---------- THE DATA
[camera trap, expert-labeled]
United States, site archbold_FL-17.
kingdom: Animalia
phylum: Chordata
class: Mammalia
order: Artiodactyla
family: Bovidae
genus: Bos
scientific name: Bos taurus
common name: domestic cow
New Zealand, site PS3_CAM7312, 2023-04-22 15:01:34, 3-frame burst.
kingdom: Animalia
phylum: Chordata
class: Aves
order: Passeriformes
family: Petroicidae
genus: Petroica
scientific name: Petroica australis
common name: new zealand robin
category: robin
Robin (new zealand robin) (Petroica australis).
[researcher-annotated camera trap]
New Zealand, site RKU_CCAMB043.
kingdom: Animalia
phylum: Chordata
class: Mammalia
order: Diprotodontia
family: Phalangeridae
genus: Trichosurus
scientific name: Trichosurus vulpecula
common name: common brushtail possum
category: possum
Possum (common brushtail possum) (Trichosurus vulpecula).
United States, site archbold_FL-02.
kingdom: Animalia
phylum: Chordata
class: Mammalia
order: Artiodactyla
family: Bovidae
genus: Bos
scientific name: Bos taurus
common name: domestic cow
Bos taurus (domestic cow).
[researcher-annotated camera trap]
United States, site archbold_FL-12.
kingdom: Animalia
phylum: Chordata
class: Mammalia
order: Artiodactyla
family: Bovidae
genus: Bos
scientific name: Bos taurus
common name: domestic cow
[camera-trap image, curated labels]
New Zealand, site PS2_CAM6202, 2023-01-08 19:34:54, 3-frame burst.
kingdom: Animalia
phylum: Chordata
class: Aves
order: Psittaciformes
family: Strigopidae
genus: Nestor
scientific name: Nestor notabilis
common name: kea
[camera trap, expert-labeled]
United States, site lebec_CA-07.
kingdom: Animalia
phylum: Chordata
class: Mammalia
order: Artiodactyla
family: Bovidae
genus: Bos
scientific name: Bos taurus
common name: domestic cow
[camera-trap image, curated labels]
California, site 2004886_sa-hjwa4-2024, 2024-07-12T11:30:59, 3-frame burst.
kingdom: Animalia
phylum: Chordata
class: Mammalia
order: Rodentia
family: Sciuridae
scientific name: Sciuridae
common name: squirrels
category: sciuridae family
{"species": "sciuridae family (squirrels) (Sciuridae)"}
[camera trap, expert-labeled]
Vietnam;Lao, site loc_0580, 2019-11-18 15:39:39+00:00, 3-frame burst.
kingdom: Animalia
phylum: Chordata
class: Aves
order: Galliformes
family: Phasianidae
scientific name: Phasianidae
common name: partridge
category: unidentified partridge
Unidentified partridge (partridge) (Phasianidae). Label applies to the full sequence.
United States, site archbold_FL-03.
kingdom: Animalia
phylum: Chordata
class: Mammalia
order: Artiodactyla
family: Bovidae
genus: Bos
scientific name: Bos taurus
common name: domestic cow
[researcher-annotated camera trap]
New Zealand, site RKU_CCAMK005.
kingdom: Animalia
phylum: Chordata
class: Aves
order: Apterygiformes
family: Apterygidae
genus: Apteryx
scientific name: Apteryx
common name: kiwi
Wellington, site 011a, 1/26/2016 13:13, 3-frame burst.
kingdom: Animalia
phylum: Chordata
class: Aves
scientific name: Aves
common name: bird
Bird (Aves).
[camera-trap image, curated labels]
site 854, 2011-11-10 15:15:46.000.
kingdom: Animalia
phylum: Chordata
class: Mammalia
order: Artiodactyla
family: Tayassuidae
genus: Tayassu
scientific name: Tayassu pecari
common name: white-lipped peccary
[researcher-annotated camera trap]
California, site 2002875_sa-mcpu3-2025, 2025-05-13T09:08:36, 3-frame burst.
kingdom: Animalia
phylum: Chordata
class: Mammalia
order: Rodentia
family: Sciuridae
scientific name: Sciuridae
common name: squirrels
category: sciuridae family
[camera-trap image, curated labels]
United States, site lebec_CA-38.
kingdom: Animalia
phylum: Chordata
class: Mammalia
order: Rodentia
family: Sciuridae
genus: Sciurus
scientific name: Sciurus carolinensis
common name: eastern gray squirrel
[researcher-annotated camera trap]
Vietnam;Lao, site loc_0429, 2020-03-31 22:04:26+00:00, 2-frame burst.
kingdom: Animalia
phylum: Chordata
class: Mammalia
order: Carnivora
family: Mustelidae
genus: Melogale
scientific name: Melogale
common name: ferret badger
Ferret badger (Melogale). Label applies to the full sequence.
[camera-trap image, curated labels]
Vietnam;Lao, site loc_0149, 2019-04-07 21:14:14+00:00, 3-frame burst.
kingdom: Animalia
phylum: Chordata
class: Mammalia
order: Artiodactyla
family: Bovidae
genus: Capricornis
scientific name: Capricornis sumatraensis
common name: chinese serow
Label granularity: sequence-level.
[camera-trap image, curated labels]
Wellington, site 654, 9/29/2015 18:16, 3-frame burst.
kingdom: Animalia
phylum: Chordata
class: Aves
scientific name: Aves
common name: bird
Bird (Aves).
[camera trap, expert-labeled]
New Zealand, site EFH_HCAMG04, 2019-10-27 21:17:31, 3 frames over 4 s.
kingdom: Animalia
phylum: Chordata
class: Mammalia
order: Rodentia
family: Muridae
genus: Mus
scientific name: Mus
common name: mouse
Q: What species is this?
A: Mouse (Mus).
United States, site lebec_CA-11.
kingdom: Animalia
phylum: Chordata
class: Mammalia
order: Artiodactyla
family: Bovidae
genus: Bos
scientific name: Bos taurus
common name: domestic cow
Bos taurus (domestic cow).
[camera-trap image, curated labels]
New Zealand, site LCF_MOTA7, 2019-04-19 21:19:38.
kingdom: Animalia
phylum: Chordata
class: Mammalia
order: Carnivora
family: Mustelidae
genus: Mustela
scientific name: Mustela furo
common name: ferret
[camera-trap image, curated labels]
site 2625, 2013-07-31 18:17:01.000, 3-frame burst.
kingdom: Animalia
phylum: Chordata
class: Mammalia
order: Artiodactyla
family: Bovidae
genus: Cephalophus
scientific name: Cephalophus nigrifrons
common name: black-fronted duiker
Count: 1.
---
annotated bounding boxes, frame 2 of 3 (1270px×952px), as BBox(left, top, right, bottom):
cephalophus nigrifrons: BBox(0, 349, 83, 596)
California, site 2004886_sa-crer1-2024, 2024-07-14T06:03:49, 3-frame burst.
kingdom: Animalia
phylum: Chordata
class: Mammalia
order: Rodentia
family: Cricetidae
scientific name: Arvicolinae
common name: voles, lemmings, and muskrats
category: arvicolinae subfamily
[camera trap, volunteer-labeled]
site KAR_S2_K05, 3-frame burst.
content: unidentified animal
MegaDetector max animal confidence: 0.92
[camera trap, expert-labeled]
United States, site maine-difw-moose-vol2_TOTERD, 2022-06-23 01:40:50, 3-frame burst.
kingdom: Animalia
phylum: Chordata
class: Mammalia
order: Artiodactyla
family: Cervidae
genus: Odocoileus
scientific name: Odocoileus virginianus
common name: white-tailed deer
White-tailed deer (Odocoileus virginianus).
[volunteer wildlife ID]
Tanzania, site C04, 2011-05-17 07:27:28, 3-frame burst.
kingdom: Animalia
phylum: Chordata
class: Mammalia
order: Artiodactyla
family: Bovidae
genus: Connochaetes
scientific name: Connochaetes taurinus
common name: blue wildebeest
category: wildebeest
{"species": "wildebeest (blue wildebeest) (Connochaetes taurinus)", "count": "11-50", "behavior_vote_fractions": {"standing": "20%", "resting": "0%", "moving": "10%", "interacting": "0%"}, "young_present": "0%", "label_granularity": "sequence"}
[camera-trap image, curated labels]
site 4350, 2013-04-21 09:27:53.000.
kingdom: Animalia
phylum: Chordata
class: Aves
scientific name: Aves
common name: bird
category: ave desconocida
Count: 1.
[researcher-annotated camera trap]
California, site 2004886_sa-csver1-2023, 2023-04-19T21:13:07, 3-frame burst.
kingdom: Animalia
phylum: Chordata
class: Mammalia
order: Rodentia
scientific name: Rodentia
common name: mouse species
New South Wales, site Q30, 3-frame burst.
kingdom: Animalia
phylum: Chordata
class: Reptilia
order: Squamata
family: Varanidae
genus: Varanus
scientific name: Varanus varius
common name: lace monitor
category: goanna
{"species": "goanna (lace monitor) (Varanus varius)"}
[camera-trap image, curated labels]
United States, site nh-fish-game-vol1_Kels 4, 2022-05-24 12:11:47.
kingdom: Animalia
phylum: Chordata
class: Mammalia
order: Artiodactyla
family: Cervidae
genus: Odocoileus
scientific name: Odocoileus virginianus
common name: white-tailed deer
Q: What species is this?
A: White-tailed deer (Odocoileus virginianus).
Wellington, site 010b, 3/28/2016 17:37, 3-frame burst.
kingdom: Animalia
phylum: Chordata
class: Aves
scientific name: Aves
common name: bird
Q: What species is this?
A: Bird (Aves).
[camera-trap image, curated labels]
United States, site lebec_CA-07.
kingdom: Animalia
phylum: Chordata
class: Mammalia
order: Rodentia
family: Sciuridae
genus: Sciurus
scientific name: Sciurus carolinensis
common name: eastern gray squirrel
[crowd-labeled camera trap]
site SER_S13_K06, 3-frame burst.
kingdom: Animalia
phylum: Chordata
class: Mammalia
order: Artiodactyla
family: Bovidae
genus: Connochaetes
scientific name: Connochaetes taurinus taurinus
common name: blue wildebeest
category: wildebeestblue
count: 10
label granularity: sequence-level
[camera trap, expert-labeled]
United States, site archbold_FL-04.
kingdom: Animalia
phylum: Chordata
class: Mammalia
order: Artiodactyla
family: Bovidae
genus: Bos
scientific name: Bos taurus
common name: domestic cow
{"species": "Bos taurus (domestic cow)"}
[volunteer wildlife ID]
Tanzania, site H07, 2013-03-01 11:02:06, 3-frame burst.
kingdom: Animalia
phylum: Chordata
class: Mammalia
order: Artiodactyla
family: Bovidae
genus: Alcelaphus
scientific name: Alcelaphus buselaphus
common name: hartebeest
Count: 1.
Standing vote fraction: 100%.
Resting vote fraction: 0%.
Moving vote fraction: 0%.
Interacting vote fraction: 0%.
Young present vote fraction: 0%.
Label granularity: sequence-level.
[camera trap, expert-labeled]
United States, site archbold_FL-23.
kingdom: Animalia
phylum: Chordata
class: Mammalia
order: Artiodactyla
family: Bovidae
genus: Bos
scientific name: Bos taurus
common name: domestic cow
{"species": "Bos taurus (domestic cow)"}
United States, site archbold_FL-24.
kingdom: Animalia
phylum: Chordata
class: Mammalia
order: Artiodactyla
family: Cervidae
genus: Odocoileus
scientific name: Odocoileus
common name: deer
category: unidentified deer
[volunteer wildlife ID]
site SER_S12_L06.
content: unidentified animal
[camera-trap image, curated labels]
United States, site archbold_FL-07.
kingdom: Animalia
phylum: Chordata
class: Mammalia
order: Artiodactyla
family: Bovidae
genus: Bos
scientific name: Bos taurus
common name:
--------------------
EXERCISE AIM: Copy out exactly the line holding "site SER_S12_L06." and each line after it through the end of the entries, and leave out everything else.

SOLUTION FOR THIS TASK:
site SER_S12_L06.
content: unidentified animal
[camera-trap image, curated labels]
United States, site archbold_FL-07.
kingdom: Animalia
phylum: Chordata
class: Mammalia
order: Artiodactyla
family: Bovidae
genus: Bos
scientific name: Bos taurus
common name:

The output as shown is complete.